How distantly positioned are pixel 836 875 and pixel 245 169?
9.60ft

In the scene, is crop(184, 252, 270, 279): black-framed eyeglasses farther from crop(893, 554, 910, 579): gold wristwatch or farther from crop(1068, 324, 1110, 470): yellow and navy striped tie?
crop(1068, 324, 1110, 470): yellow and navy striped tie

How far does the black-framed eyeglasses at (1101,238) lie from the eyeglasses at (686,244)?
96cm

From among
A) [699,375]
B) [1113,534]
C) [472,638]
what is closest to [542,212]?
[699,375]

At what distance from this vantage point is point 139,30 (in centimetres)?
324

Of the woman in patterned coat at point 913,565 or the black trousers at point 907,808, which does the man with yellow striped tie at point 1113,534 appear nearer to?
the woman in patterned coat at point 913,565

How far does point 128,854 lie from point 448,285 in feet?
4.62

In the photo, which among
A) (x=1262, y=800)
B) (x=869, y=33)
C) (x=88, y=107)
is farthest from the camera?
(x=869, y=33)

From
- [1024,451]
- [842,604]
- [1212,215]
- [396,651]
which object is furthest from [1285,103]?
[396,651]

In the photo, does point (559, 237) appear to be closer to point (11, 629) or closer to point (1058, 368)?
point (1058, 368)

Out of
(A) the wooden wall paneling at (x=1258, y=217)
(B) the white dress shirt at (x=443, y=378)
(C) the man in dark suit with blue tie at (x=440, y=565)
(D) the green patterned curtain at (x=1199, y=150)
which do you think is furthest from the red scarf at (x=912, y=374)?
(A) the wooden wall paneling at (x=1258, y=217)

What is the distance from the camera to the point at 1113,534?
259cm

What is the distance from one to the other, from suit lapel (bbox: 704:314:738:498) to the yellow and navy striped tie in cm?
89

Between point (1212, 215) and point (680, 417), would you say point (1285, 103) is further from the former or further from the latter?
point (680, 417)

**Stated task**
Everything from the line containing "Of the woman" through the last line of the records must be given again exactly; leave out all other lines.

**The answer**
Of the woman in patterned coat at point 913,565 or the black trousers at point 907,808, which does the man with yellow striped tie at point 1113,534 appear nearer to?
the woman in patterned coat at point 913,565

How far does point 128,854 lie from point 448,285 in feet?
4.62

In the photo, which among
A) (x=1262, y=800)
B) (x=869, y=33)
C) (x=88, y=107)
is farthest from the camera?
(x=869, y=33)

From
- [1024,451]
- [842,604]
- [1212,215]
- [396,651]
which object is furthest from [1285,103]?
[396,651]

In the photo, does point (559, 237) appear to be closer to point (11, 629) or closer to point (1058, 368)?
point (1058, 368)

Out of
(A) the wooden wall paneling at (x=1258, y=217)
(B) the white dress shirt at (x=443, y=378)
(C) the man in dark suit with blue tie at (x=440, y=565)
(D) the green patterned curtain at (x=1199, y=150)
which do you think is furthest from the red scarf at (x=912, y=374)?
(A) the wooden wall paneling at (x=1258, y=217)

What is the distance from the camera to the point at 1113,534?
259cm

What is the distance from one to the other, from suit lapel (bbox: 704:314:738:498) to the yellow and navy striped tie in cm?
89

Between point (1212, 215) and point (680, 417), would you say point (1285, 103) is further from the former or further from the latter?
point (680, 417)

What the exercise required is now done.